_INSTRUCCIONES:_ Copia palabra por palabra el trozo del texto sobre el viaje a Londres que empieza en las palabras "En Londres me" y termina después de "una costumbre centenaria.".

++++ TEXTO DE LECTURA

Todo este giro de timón político con decisivo efecto histórico acontecía al mismo tiempo que se preparaba la inminente boda real del heredero al trono, el Príncipe Carlos con la jovencita y tierna Lady Diana Spencer. La ilusión se palpaba en el ambiente y se materializaba en los comercios en toda clase de mercancías con pintorescas referencias a las excelsas nupcias. Pero tengo que confesar que para mí fue más llamativa mi visita al Soho, barrio que por entonces aún estaba dominado por los sex shops, lugares de enorme atractivo para los españoles imberbes, quienes nos encontrábamos a medio camino por aquel entonces entre el catolicismo de sotana negra y las ínfulas del destape que ya había asomado en revistas y cines como expresión cultural popular de la transición democrática. Supongo que era una manera de encarnar eso, la democracia, que según se mostraba en la mayoría de los medios de comunicación de entonces –prensa, radio y televisión– era el nuevo proyecto en el que todos estábamos embarcados de consuno para dotar de nuevo propósito político a nuestra patria. 

En Londres me comí mi primera pizza. Entonces en España, las pizzerías no abundaban, y tampoco era costumbre comerlas, si es que económicamente te las podías permitir. En Londres pisé por primera vez Europa. Viajé desde un lugar a pocos kilómetros de la costa africana, cuyas gentes habían estado sometidas a una dictadura durante casi cuatro décadas a uno en el que la democracia era una costumbre centenaria.

++++++++
++++ MATERIAL DE TRABAJO

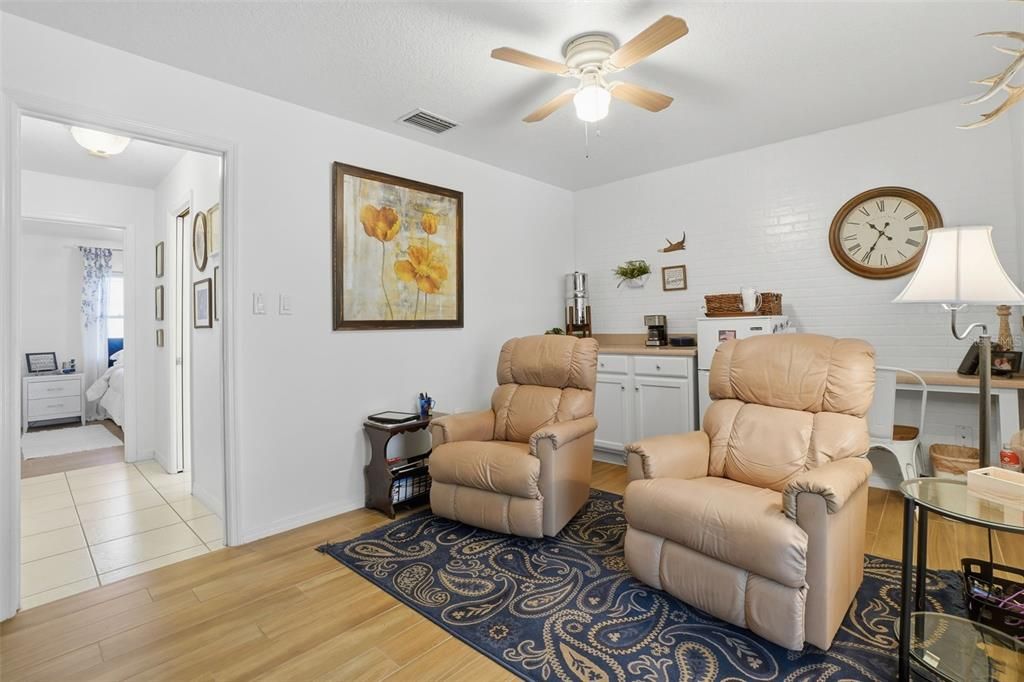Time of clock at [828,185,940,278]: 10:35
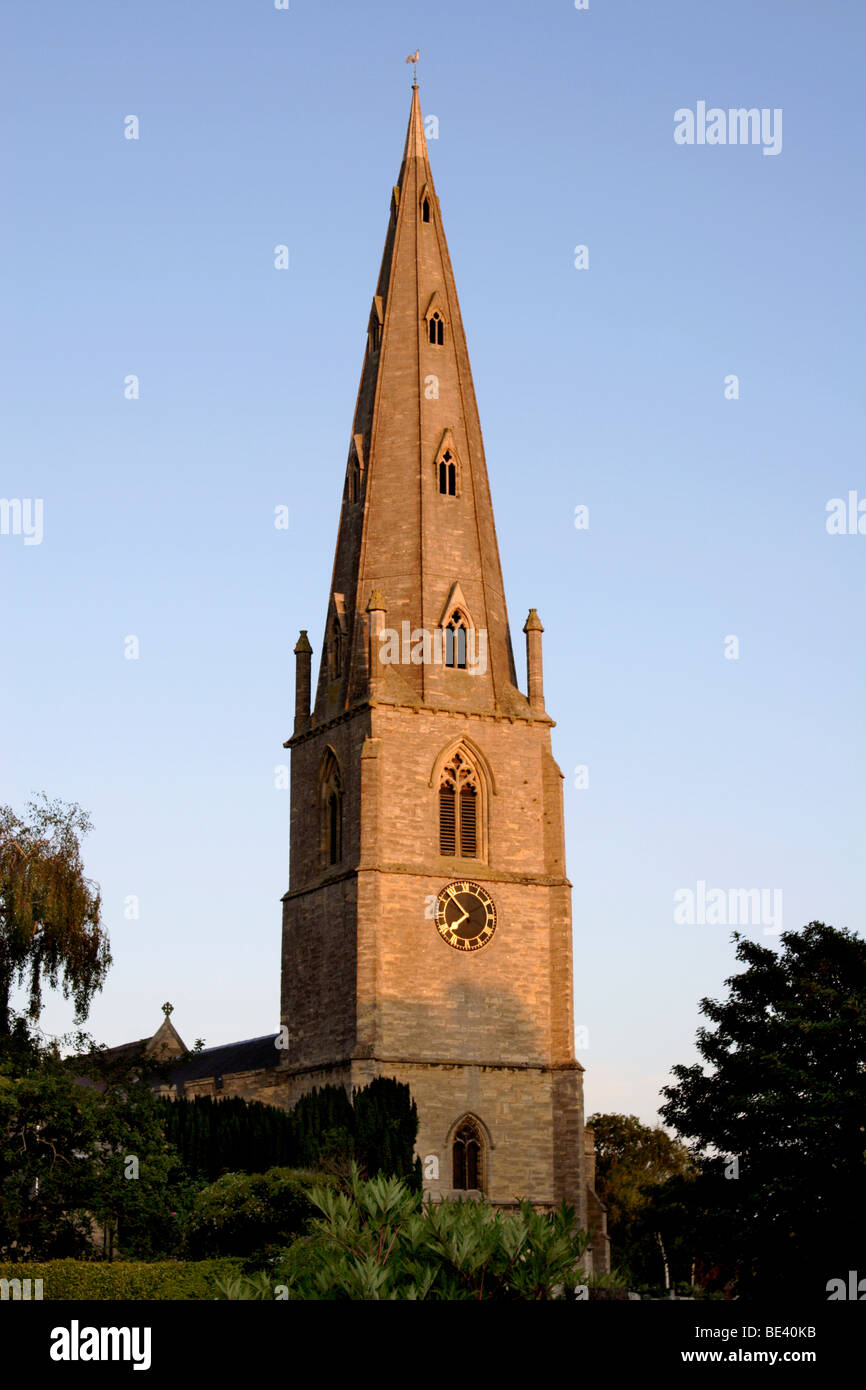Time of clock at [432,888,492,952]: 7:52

++++++++

_RESPUESTA:_
En Londres me comí mi primera pizza. Entonces en España, las pizzerías no abundaban, y tampoco era costumbre comerlas, si es que económicamente te las podías permitir. En Londres pisé por primera vez Europa. Viajé desde un lugar a pocos kilómetros de la costa africana, cuyas gentes habían estado sometidas a una dictadura durante casi cuatro décadas a uno en el que la democracia era una costumbre centenaria.